Available data
• • •

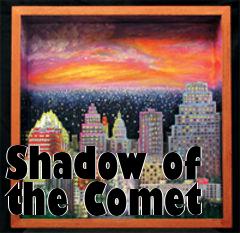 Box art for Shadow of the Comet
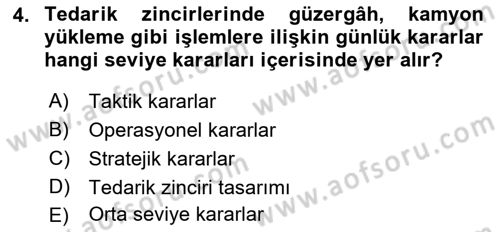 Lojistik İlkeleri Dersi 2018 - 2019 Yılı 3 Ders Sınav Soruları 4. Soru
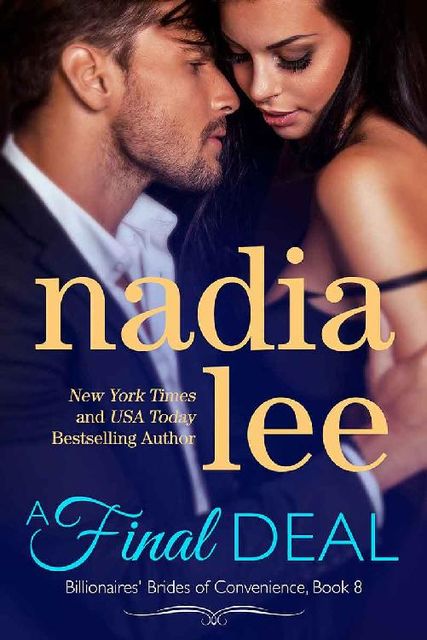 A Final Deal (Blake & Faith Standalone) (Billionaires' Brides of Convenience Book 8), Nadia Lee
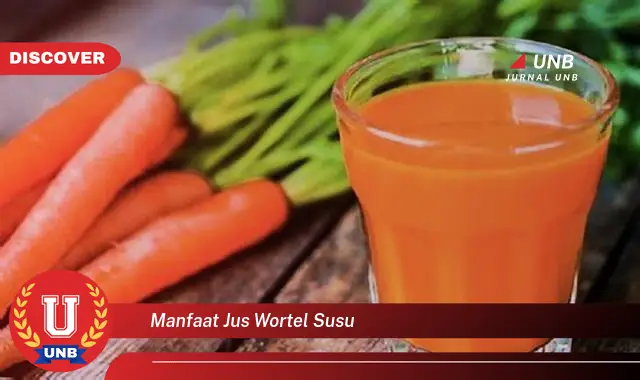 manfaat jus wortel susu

• • •

Exercise aim
Could you repeat word for word only the lines from the one that contains "A Final Deal" through the end of the listing, leaving out the pictures?

Answer for the task
 A Final Deal (Blake & Faith Standalone) (Billionaires' Brides of Convenience Book 8), Nadia Lee
 manfaat jus wortel susu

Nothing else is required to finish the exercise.